Dream Theater - Images and Words: Live in Tokyo / 5 Years in a Livetime

Critique
Synopsis/présentation
Depuis près de 15 ans qu’il roule sa bosse, le groupe Dream Theater, pionnier du mouvement progressif-métal s’il en est un, demeure assez méconnu du public moyen. Et pour cause ! Rarement le groupe a-t-il le « privilège » d’entendre ses compositions jouer sur les ondes radios populaires, tandis que leur refus systématique de tourner des vidéoclips depuis 1997 leur prive sans aucun doute d’une certaine visibilité. Mais voilà, cette visibilité les membres de Dream Theater ne s’en soucient guère. De toute façon, que ce soit à cause de sa durée (qui frôle en moyenne les 10 minutes par pièces) ou encore son style peu conventionnel, la musique de Dream Theater se prête très mal aux exercices promotionnels classiques. Qui plus est, le groupe bénéficie depuis longtemps déjà d’un auditoire fidèle et averti. Grâce à ces fans, les cinq musiciens qui forment le groupe peuvent éviter toute concession liées aux conventions de la musique populaire et ainsi produire de la musique telle qu’ils le désirent. Leur maison de disque leur laisse carte blanche depuis longtemps déjà parce la rentabilité de leurs albums, aussi mitigée soit-elle, est quasiment assurée à chaque fois grâce au public dévoué et intéressé.

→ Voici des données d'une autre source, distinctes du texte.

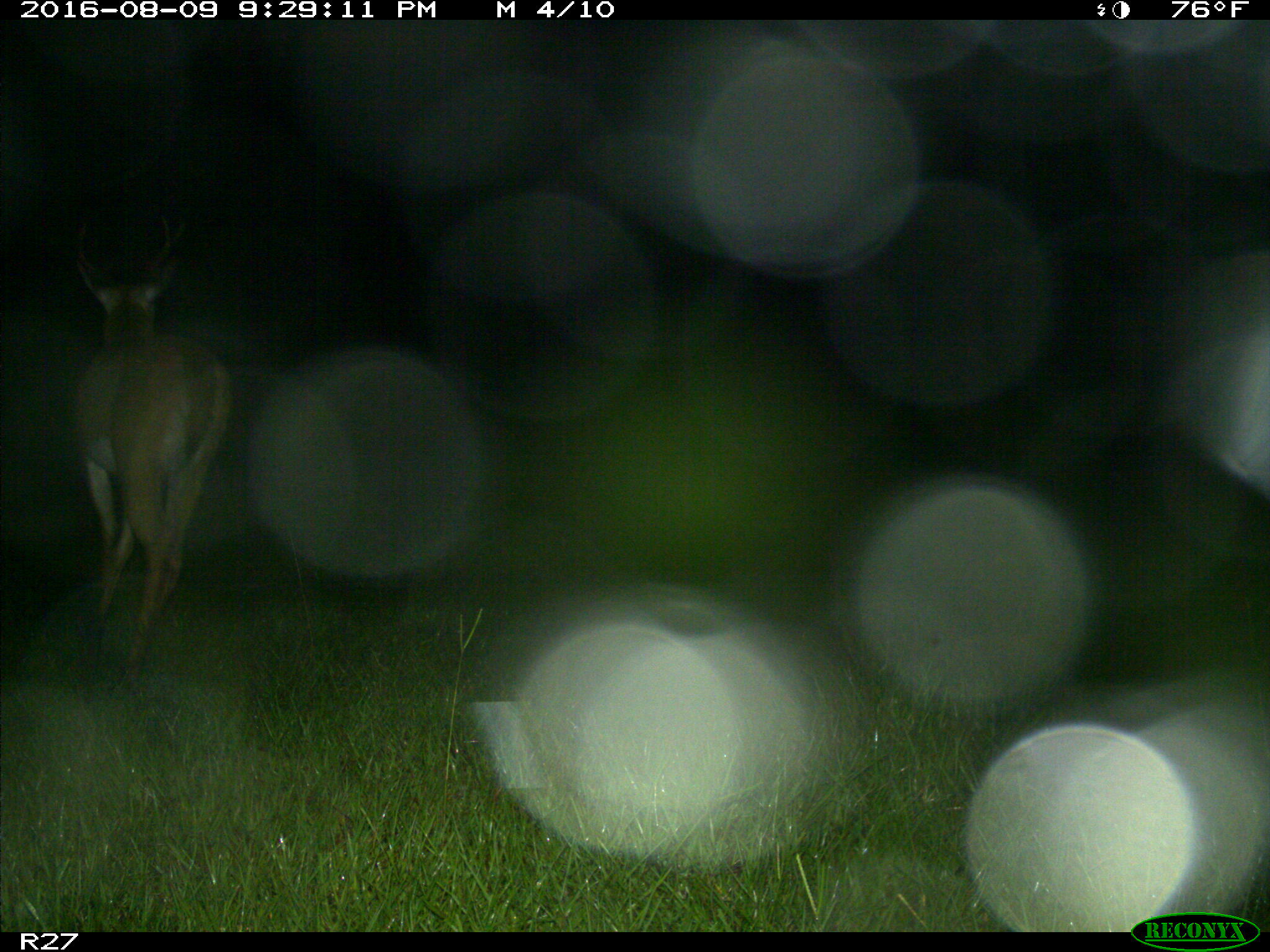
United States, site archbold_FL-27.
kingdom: Animalia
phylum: Chordata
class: Mammalia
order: Artiodactyla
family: Cervidae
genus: Odocoileus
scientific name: Odocoileus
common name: deer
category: unidentified deer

Si le groupe a connu un succès plus qu’honorable en Europe, au Japon et aux États-Unis depuis une bonne décennie déjà, leur reconnaissance fut un peu plus tardive au Québec. Quoique, une bonne poignée de fidèles passionnés diront peut-être que c’est Dream Theater qui a tardé à reconnaître les (nombreux) fans du Québec… Une chose est certaine, lorsque le groupe s’est amené en tête d’affiche pour la première fois à l’été 2002 pour la tournée de Six Degrees of Inner Turbulence, il a eu droit à une salle comble remplie à craquer de spectateurs en délires. Manifestement impressionné par cet accueille spectaculaire, les membres du groupe ont inscrit les villes de Québec et Montréal à l’agenda de chacune de leur tournée subséquentes. À chaque fois, le groupe fait pratiquement salle comble, un exploit que peu de groupe peu se vanter d’accomplir en moyenne une fois par année. Comme en témoigne ce succès en spectacle, Dream Theater est un groupe accompli qui n’a certes plus besoin de publicité pour attirer son auditoire.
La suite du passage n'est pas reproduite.